Published: July 6, 2015

 Up in the air

The results of Turkey’s elections came as a shock, if a welcome one to many. But they leave a lot of unanswered questions about the country’s economy. 

The Turkish elections of 7 June were significant in more ways than one. As well as being a ballot on the performance of the ruling Justice and Development Party (AKP), it was a referendum on the grand plans of current president and long-serving former prime minister Recep Tayyip Erdogan, who made it clear that a decisive win for his party would give him licence to expand the powers of his new, largely symbolic position.

As it turned out, AKP did not get the convincing victory that it and most others expected. The party secured 258 of the 500 seats on offer, the first time since 2002 that it has not had an outright majority.

The biggest surprise of all was the success of the People’s Democratic Party (HDP), a pro-Kurdish party, which entered parliament for the first time in its history by attracting 13% of the vote, above the threshold for representation of 10%. 

The AKP will now try to form a coalition government. 

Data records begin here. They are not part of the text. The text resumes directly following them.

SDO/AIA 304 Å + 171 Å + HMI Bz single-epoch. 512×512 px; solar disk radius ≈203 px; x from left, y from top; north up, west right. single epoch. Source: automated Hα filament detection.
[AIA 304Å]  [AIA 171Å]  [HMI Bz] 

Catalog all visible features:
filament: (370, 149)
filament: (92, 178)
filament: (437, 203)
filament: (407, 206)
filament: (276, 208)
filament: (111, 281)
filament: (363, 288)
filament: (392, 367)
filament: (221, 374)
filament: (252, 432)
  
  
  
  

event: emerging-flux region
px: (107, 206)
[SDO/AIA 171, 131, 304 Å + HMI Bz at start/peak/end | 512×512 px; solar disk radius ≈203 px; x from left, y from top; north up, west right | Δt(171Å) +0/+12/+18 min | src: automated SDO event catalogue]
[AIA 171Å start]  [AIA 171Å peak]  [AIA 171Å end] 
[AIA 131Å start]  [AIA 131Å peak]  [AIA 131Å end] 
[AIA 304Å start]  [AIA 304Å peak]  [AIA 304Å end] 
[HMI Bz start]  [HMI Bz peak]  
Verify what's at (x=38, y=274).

Politically, the election seems to be a victory for moderation over Erdogan’s increasingly authoritarian brand of politics. Marc Pierini, visiting scholar at US-based research institution Carnegie Europe, says: “This is both an abrupt re-balancing of the political landscape and a loud ‘no’ to the prospect of a presidential regime. The overall political reality looks like most elections in EU countries: dominant political forces are not single-handedly in power forever, and their ideas cannot prevail when a substantial majority of citizens disagree with them. Turkey has returned to a nationally nurtured political normalcy.”